Dar conta da multiplicidade de atores sociais é complicado – mas possível –, observa Adriana Ramos, secretária-executiva adjunta do Instituto Socioambiental (ISA). Um meio é estabelecer interlocução com fóruns e redes da sociedade e receber submissões de documentos nos mesmos termos que os recebe dos países. Outro é estimular a construção de posições nacionais que não sejam “posições de governo”, mas discutidas e negociadas com a sociedade civil.

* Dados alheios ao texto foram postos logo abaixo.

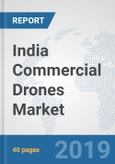 India Commercial Drones Market: Prospects, Trends Analysis, Market Size and Forecasts up to 2025- Product Image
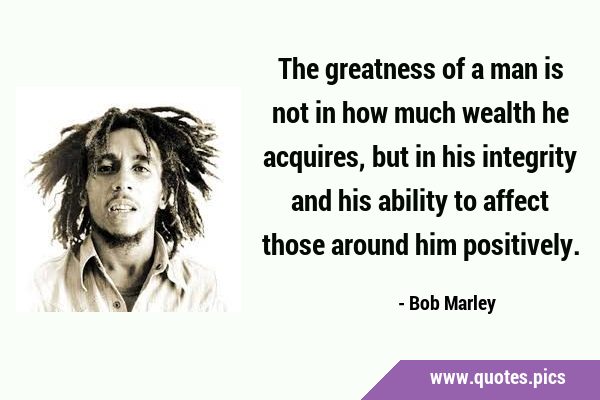 The greatness of a man is not in how much wealth he acquires, but in his integrity and his ability …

Fabio Feldmann também segue essa linha, sublinhando que os ritos de negociação diplomática são ineficazes no mundo atual. A Conferência poderia ser mais flexível e promover um pacto mínimo a partir de uma aliança política entre Estados, setor empresarial, sociedade e academia. E reforça: “Não dá para abrir mão das Nações Unidas, ela é indispensável. Mas não se pode também imaginar que seja a única instância capaz de promover mudanças”.
O nome é o de menos
Uma das fontes de confusão quando se fala das propostas é o nome. É comum ouvir especialistas defendendo a criação de uma agência que levaria o nome de Onuma – Organização das Nações Unidas para o Meio Ambiente. Em geral, o que começa com “Organização Mundial” é uma agência independente e o que leva “Organização das Nações Unidas” é submetido à Assembleia-Geral. Mas não é regra. A Organização das Nações Unidas para o Desenvolvimento Industrial era apenas um “centro” dentro da ONU até o final dos anos 1960, quando foi promovida a uma organização mais autônoma, mas ainda submetida à Assembleia-Geral da ONU. Só no final dos anos 1980 ela se tornou uma agência independente, conservando, no entanto, o mesmo nome.